> _The records_
——————
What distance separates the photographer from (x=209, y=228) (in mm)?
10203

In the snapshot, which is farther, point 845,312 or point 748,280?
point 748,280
——————
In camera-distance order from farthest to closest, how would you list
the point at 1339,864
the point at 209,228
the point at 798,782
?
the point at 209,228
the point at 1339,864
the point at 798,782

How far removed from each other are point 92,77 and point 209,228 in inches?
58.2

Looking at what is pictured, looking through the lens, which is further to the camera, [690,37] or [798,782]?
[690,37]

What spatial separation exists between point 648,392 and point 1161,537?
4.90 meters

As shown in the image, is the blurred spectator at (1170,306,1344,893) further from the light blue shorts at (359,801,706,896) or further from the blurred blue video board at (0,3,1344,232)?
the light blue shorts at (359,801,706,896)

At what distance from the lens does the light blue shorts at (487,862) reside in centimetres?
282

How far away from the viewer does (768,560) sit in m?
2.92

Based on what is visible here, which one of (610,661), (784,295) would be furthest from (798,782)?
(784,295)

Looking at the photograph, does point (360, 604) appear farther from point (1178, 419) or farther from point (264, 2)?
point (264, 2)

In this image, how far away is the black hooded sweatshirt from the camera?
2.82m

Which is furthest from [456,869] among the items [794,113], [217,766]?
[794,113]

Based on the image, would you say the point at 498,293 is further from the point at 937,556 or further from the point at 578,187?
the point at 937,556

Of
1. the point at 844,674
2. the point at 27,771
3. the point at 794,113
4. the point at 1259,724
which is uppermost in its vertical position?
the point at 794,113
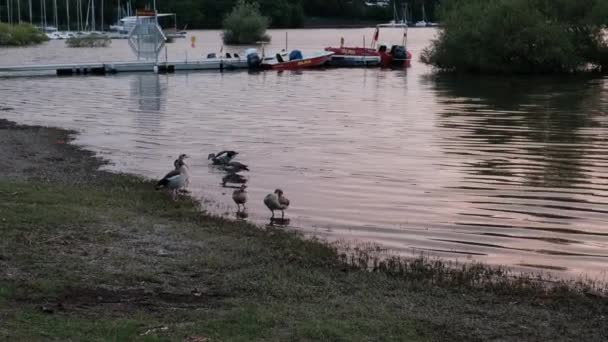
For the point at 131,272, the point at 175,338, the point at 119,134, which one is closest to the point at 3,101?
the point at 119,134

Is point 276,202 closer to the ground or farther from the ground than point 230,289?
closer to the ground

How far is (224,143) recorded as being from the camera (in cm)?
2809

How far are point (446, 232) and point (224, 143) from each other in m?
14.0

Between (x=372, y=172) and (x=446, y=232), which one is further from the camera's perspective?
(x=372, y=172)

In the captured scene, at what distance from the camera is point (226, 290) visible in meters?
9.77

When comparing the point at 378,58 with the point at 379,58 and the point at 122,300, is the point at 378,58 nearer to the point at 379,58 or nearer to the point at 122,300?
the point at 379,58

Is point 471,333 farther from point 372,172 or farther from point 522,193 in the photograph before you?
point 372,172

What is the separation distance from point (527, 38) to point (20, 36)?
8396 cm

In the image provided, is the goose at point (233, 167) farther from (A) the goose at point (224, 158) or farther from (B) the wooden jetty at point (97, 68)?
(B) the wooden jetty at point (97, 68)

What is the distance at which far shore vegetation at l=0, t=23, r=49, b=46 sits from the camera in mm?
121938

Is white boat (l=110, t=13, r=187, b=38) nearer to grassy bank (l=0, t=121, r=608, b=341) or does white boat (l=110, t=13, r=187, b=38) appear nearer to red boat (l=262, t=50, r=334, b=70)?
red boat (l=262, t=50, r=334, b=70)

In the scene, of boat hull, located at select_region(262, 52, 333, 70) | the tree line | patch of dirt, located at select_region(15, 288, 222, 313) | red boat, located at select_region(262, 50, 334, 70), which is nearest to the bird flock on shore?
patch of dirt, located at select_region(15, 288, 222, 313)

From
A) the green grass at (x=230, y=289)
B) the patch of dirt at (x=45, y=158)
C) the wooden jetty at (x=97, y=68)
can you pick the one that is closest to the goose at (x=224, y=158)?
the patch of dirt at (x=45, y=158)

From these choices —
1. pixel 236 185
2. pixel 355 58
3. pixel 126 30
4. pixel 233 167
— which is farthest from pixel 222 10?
——————
> _What you are asked to do_
Quote the records from the line with "From these choices —" up to and including the line with "pixel 222 10?", reproducing each line word for word.

> _Result below_
From these choices —
1. pixel 236 185
2. pixel 355 58
3. pixel 126 30
4. pixel 233 167
— which is farthest from pixel 222 10?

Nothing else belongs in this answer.